[REQUIRED WORK]
Reproduce every line of the listing below word for word, leaving out the pictures.

[RECORDS TO USE]
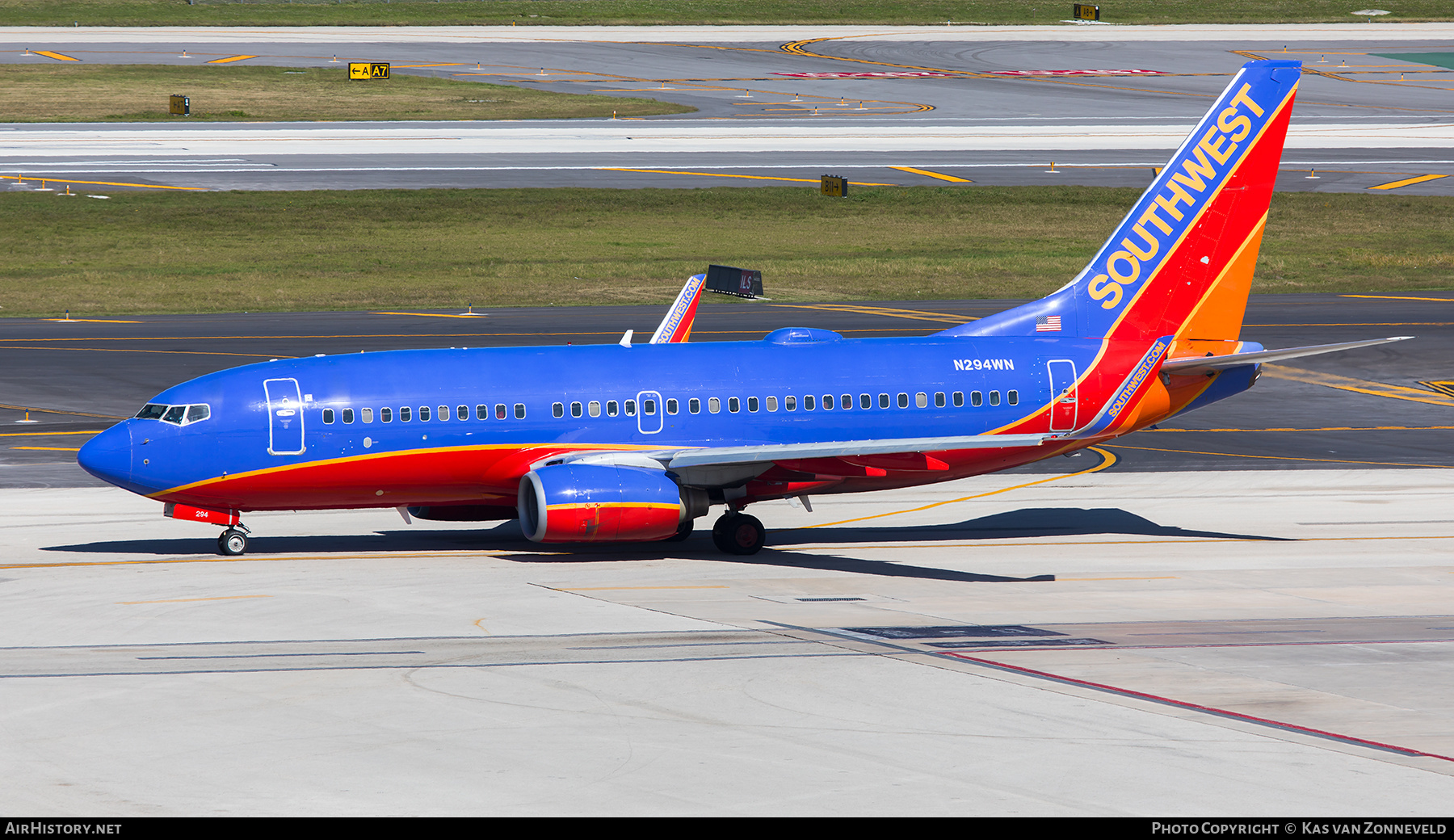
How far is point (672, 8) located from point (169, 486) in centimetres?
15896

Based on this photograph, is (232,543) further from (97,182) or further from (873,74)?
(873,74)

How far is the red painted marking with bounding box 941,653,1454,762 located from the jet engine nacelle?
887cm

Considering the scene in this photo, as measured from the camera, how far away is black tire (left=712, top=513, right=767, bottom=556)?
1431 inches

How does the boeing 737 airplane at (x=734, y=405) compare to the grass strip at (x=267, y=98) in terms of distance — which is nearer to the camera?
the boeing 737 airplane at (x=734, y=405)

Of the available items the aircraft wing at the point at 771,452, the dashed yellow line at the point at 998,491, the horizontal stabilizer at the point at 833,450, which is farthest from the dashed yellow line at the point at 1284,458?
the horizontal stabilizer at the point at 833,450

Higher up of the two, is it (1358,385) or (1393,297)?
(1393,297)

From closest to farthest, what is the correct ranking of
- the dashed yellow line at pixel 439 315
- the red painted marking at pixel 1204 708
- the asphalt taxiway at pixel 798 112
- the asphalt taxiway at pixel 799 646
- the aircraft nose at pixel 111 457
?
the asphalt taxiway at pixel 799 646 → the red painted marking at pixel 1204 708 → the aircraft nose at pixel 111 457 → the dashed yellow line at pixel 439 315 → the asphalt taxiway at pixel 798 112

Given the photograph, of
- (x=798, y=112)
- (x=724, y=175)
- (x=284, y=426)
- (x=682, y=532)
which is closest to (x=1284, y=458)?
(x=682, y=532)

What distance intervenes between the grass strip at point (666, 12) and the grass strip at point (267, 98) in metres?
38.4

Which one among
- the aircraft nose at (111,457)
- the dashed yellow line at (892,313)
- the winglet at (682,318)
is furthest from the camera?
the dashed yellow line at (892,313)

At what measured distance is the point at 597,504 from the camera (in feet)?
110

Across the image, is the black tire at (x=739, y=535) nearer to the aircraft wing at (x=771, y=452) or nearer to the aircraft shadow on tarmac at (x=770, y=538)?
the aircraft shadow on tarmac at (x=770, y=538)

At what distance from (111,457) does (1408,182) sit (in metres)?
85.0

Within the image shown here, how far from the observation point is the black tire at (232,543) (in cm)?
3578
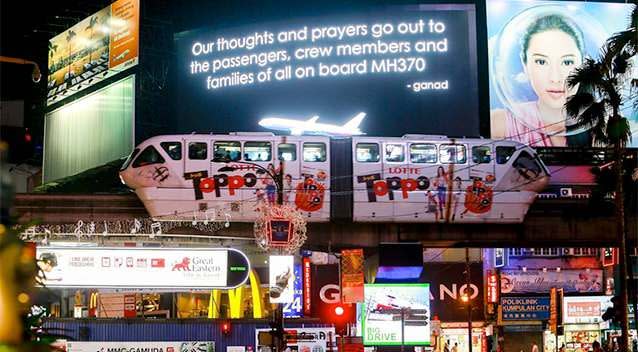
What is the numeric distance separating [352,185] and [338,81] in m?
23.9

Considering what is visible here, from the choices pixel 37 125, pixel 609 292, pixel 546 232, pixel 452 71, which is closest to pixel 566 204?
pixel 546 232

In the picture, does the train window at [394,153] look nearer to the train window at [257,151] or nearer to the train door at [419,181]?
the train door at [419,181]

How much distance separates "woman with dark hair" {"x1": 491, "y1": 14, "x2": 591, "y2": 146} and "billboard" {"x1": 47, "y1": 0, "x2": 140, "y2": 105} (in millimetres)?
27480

[RESULT FOR THIS EXERCISE]
How far is point (672, 8) located from point (169, 486) in centimetres?
15896

Based on this photograph, is (232,543) further from (97,182) or further from (873,74)?
(873,74)

How far is the red painted marking with bounding box 941,653,1454,762 located from the jet engine nacelle?
887cm

Considering the scene in this photo, as measured from the camera, how far away is black tire (left=712, top=513, right=767, bottom=556)?
1431 inches

How does the boeing 737 airplane at (x=734, y=405) compare to the grass strip at (x=267, y=98) in terms of distance — which is nearer to the camera?
the boeing 737 airplane at (x=734, y=405)

Of the available items the aircraft wing at the point at 771,452, the dashed yellow line at the point at 998,491, the horizontal stabilizer at the point at 833,450, which is farthest from the dashed yellow line at the point at 1284,458?
the horizontal stabilizer at the point at 833,450

Higher up of the two, is it (1358,385) or (1393,297)?
(1393,297)

From closest to farthest, what is the correct ranking of
- the dashed yellow line at pixel 439 315
- the red painted marking at pixel 1204 708
- the asphalt taxiway at pixel 798 112
- the asphalt taxiway at pixel 799 646
- the aircraft nose at pixel 111 457
?
the asphalt taxiway at pixel 799 646 → the red painted marking at pixel 1204 708 → the aircraft nose at pixel 111 457 → the dashed yellow line at pixel 439 315 → the asphalt taxiway at pixel 798 112

Given the photograph, of
- (x=798, y=112)
- (x=724, y=175)
- (x=284, y=426)
- (x=682, y=532)
which is closest to (x=1284, y=458)?
(x=682, y=532)

What distance intervenes between the grass strip at point (666, 12) and the grass strip at point (267, 98) in metres?
38.4

Which one among
- the aircraft nose at (111,457)
- the dashed yellow line at (892,313)
- the winglet at (682,318)
is furthest from the camera?
the dashed yellow line at (892,313)

At what measured distance is the point at 597,504 from the camera (in feet)?
110

Across the image, is the black tire at (x=739, y=535) nearer to the aircraft wing at (x=771, y=452) or nearer to the aircraft shadow on tarmac at (x=770, y=538)?
the aircraft shadow on tarmac at (x=770, y=538)

At what distance from (111,457) does (1408,182) sit (in metres)?
85.0

Within the image shown here, how far from the observation point is the black tire at (232,543) (in cm)?
3578
What is the numeric distance separating [352,185] and [338,81] in m?
23.9

Considering what is visible here, from the choices pixel 37 125, pixel 609 292, pixel 546 232, pixel 452 71, which is closest to pixel 566 204?
pixel 546 232

In the picture, does the train window at [394,153] look nearer to the train window at [257,151] or nearer to the train door at [419,181]?
the train door at [419,181]

How much distance separates "woman with dark hair" {"x1": 491, "y1": 14, "x2": 591, "y2": 146} and "billboard" {"x1": 47, "y1": 0, "x2": 140, "y2": 105} (in millimetres)?
27480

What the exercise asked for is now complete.